Assessment and Authorization

Assessment and Authorization (A&A) is required by the Federal Information Security Management Act (FISMA) of 2002. FISMA requires that all systems and applications supporting federal agencies must go through a formal A&A/Certification and Accreditation (C&A) process before being put into production and use. System granted authority to operate (ATO) are recertified every three years thereafter.

Keya staff works with civilian federal agencies to guide them through three essential A&A/C&A processes:  (1) independently evaluate the system’s protection features within their mission and operational environment; (2) certify the technical and non-technical features of a system and security controls; and (3) prepare the agency to receive official accreditation in compliance with agency regulatory mandates. Keya complies with all applicable OMB circulars, NIST Special Publications, and/or agency-specific policies to take federal agencies through a detailed process leading to certification and accreditation.  Keya’s certification assistance involves three phases.

  • Initiation.
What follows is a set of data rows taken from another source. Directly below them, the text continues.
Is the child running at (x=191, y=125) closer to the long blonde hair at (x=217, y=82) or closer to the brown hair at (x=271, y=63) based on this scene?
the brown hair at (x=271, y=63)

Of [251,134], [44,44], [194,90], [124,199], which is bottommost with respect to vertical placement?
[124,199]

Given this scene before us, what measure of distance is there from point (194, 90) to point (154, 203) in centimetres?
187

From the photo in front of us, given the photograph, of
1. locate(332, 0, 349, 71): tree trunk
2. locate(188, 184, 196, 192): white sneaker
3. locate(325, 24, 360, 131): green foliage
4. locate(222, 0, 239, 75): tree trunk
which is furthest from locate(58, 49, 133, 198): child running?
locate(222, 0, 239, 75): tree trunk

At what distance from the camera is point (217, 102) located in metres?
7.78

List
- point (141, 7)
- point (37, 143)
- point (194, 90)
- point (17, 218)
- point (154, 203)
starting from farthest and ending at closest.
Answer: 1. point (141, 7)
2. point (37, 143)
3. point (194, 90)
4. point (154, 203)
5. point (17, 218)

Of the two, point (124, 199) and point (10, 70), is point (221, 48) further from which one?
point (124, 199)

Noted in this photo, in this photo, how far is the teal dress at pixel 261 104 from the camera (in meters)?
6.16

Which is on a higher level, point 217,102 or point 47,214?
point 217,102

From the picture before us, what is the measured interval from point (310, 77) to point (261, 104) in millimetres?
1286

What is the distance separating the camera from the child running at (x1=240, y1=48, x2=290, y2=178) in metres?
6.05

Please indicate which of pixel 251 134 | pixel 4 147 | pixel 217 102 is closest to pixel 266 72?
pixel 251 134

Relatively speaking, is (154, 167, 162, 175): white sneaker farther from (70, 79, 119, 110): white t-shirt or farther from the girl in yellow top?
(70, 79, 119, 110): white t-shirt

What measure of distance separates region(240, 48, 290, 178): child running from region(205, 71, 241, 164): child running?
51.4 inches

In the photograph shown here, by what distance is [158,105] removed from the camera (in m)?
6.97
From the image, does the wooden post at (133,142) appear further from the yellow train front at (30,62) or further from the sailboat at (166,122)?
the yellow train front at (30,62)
Keya works closely with the certification agent (Office of the Chief Information Officer) to analyse the security documentation supporting the information system.  The purpose of this phase is to ensure that the Authorizing Official and the agency’s Chief Information Security Officer are in agreement with the contents of the System Security Plan (SSP). All in-place security controls are identified.
  • Assessment. Keya undertakes a comprehensive assessment of the management, operational, and technical security controls in an agency’s information systems and platform IT.  The purpose of this phase is to determine the effectiveness of in-place security controls. This assessment determines if protections and controls are properly designed, implemented correctly, operating as intended, and producing the desired cybersecurity controls.
  • Authorization. Keya works with the certification agent to attain security accreditation by a senior agency official to authorize the operation of an information system with an agreed-upon set of security controls.  The purpose of this phase is to prepare the Security Assessment Report (SAR) to support the Authorizing Officials decision to grant authority to operate.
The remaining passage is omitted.